# if anyone is interested in yaks



## SeaSalt (Apr 29, 2002)

there are couple tarpon 140s and drifters on sale on various boards (tf,kfs)...


----------



## kq6 (Dec 16, 2003)

the drifter is on my gullwing kayak carrier currently. the one posted on tf.


----------



## RedskinFan228 (Jun 28, 2004)

ok help me out here tf???? i know the kfs kayak fishing stuff. tf please


----------



## kq6 (Dec 16, 2003)

tidalfish.com
chad has a tarpon 140 with the angler package for sale.


----------



## Shooter (Nov 14, 2004)

OK so call me names and point and laugh but I been to both sites and cant find the yaks for sale that yall are talkn about.  I did see some killer outfitted yaks at the one site and the yak bug is chewn away at me. Can someone please post the direct links to the yaks for sale.


----------



## kq6 (Dec 16, 2003)

dont know how but if you go to tidalfish.com and click on the kayak fishing board, there are two listings. one from ovyaker75 and the other from chad.


----------



## YakandSurf (Dec 17, 2002)

Chad's number is (757) 348-2232


----------



## ov-yaker75 (Jun 3, 2005)

if someone is interested on the drifter just give me a ring 963-2211, the yak has a rudder, 3 scotty mounts(1 upfront,2 on the back) lowrance x-47, seat, and a pfd, Im asking a pretty low price for it.


----------



## YakandSurf (Dec 17, 2002)

Ray, welcome aboard. Did you go out today? I went with Ric out to the first island this mourning. 

Robert


----------



## reelrebel18 (Oct 13, 2004)

how didya do


----------



## AL_N_VB (Apr 3, 2002)

ov-yaker75 said:


> if someone is interested on the drifter just give me a ring 963-2211, the yak has a rudder, 3 scotty mounts(1 upfront,2 on the back) lowrance x-47, seat, and a pfd, Im asking a pretty low price for it.

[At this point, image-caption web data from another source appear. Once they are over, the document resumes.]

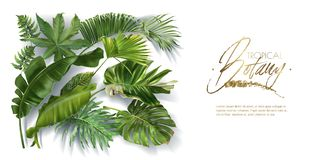 Vector banner with tropical leaves on white vector illustration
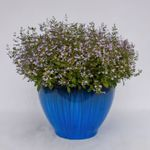 "calamint Marvelette Blue [12""]"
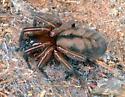 spider - Callobius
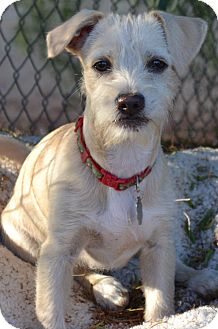 Terrier (Unknown Type, Small) Mix Puppy for adoption in Simi Valley, California - Dusty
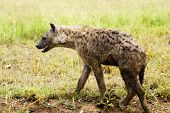 picture of hyenas  - Hyena wandering the plains of the Serengeti National Park - JPG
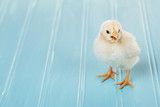 One baby chick chirping on a blue background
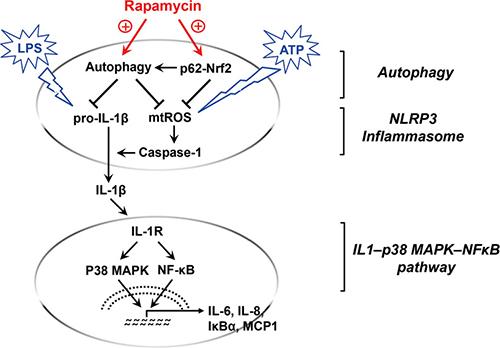 Graphic summary of rapamycin-mediated macrophage modulation.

Great fishin with ya on SAt............thats a nice yak yer sellin!

Guys....it's a nice yak....Shooter...it's plenty fast and yer big @ss ain't gonna sink it.........


Ray,ya throwin tha paddle and seat in?......I know sumone's gonna gobble that purty yak up........

BTW...hope ta get up with ya soon!Got a Slam @ GV 2day,Nice Blue(20 in),Keeper flounder(but didn't get her up in tha boat,every bit 18 inches),and a striper(24).2 critters a cow nose and a butterfly

Tha Blue hit a storm,the Flounder hit a med retrieved storm....thought I was snagged fer a min  .....the striper hit squid  ...while I was puttin meat in tha cooler.





Tons of bait and splashes.....


----------



## RedskinFan228 (Jun 28, 2004)

anyone know what the tarpon 140 is selling for, no price listed on tidalfish.com


----------



## YakandSurf (Dec 17, 2002)

Chad has reported that he has sold all of his kayaks that he was selling.


----------